= Task details =
Set out the part that opens with the line containing "How far away" and closes at the end of the rows as a Markdown table with two columns, No and Line. Number each line and leave out blank lines.
"""
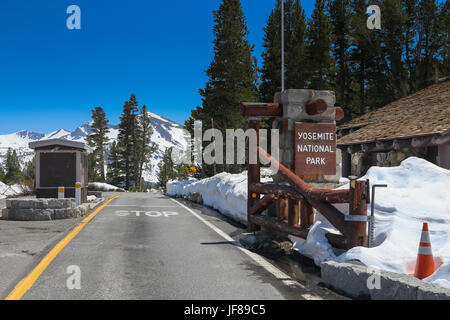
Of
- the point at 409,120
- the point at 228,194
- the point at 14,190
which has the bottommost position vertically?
the point at 14,190

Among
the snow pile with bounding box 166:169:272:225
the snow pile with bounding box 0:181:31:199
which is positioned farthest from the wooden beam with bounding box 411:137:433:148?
the snow pile with bounding box 0:181:31:199

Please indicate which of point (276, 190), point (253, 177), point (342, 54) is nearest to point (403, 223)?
point (276, 190)

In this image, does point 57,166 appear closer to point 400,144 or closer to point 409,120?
point 400,144

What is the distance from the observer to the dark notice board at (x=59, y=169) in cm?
1452

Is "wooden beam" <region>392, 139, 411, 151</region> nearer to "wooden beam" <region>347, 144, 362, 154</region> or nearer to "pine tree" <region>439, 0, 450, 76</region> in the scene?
"wooden beam" <region>347, 144, 362, 154</region>

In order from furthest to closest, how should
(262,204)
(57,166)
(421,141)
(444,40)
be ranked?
(444,40) < (57,166) < (421,141) < (262,204)

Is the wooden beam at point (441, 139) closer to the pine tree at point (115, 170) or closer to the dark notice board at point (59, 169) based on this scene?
the dark notice board at point (59, 169)

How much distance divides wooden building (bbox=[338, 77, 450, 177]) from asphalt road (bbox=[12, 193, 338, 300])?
856cm

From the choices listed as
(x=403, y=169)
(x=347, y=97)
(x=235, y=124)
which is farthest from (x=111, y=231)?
(x=347, y=97)

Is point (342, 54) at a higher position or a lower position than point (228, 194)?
higher

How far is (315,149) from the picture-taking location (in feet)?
27.8

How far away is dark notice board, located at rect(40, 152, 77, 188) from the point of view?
1452cm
"""
= Result for this task =
| No | Line |
|---|---|
| 1 | How far away is dark notice board, located at rect(40, 152, 77, 188) from the point of view? |
| 2 | 1452cm |